1. Se è vero che ogni anno le circa tremila case editrici italiane sfornano circa cinquantamila nuovi titoli (il dato è di qualche anno fa, e forse va rivisto al rialzo), allora è lecito supporre, sulla base di un calcolo di massima fondato su rapide occhiate ai settori di uno di quei grandi supermercati che sono ormai diventate le grosse librerie (in uno di quegli immensi deserti di carta senza piste e senza oasi, ancora più aridi e soffocanti nell’afa agostana incombente sulla città semideserta), che meno di un decimo di essi approdi sugli scaffali delle distribuzione e della vendita («distribuzione e vendita», proprio come se si trattasse di prodotti alimentari o d’altra natura – «materiali librari», dunque, come dice il gergo biblioteconomico, destinati al consumo, alla metabolizzazione, alla marcescenza, alla degradazione, all’espulsione, alla dispersione).
2. Alla luce di ciò, e visto che, a tutt’oggi, purtroppo, poco più di un decimo circa del mercato librario passa attraverso i canali più liberi, diretti e diversificati della rete, dell’editoria digitale o della vecchia vendita per corrispondenza, è possibile confermare, e razionalizzare, l’intuitiva percezione che almeno il novanta per cento dei libri stampati (e la quasi totalità di quelli contraddistinti da un qualche valore culturale, e dunque da un certo grado di complessità, e per ciò stesso rivolti ad un pubblico esiguo ed elitario) appartenga alla cosiddetta «editoria sovvenzionata», ovvero prefinanziata da un ente pubblico, dai feudali fondi «ex settanta per cento» gestiti dai baroni accademici con criteri non sempre trasparenti ed equi (e spesso destinati ad un sottobosco di piccole case editrici cresciute all’ombra degli atenei, e sovente di proprietà di amici e parenti degli stessi prelodati baroni), o, più semplicemente e più frequentemente, dagli autori medesimi.
3. Se quei libri fossero distribuiti, forse verrebbero venduti (cosa peraltro improbabile per la saggistica accademica, sempre specialistica e settoriale, e spesso di valore scarso o nullo), e dunque non necessiterebbero di sovvenzioni. Ma essi non vengono distribuiti proprio perché non si vendono, o meglio perché i distributori e i librai suppongono, ragionevolmente, che non si venderebbero.
Un singolare e diabolico circolo vizioso: libri che non si vendono perché non vengono distribuiti, e non vengono distribuiti perché non si vendono. Un nietzscheano serpente che rischia di strangolare, anzi effettivamente strangola, fin dal primo vagito, ogni discorso culturale; e che continuerà a strangolarlo, a meno che non arrivi un improbabile Zarathustra a schiacciargli al testa.
4. Si dirà (e si sente spesso ripetere) che se la gente non legge testi culturalmente significativi, e dunque, in genere, complessi e impegnativi, la colpa è della scuola, che non sa trasmettere la passione e l’amore per la lettura, il sapere e il pensiero.

++++++++

» **Serie di esercizi**
a - Stabilite se ciascuna affermazione concorda con il brano sull'editoria italiana, rispondendo sì o no e citando alla lettera le parole decisive: (i) meno di un decimo dei nuovi titoli arriva sugli scaffali della distribuzione e della vendita; (ii) circa metà del mercato librario passa attraverso la rete; (iii) distributori e librai presumono che quei libri non si venderebbero.
b - Riassumete in forma più breve il paragrafo del brano che comincia con «Se quei libri fossero distribuiti», conservandone i fatti principali.
Per rispondere servitevi esclusivamente del brano.

» **Estratto del dataset**
++++++++

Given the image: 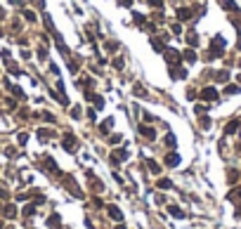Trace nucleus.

++++++++

» **Soluzioni degli esercizi**
a -
(i) Sì: «meno di un decimo di essi approdi sugli scaffali delle distribuzione e della vendita».
(ii) No: «poco più di un decimo circa del mercato librario passa attraverso i canali più liberi, diretti e diversificati della rete».
(iii) Sì: «i distributori e i librai suppongono, ragionevolmente, che non si venderebbero».

b - Se fossero distribuiti, quei libri forse si venderebbero e non avrebbero bisogno di sovvenzioni. Per la saggistica accademica, specialistica e spesso di scarso valore, questo è comunque improbabile. In realtà non vengono distribuiti perché non si vendono, o meglio perché distributori e librai presumono, ragionevolmente, che non si venderebbero.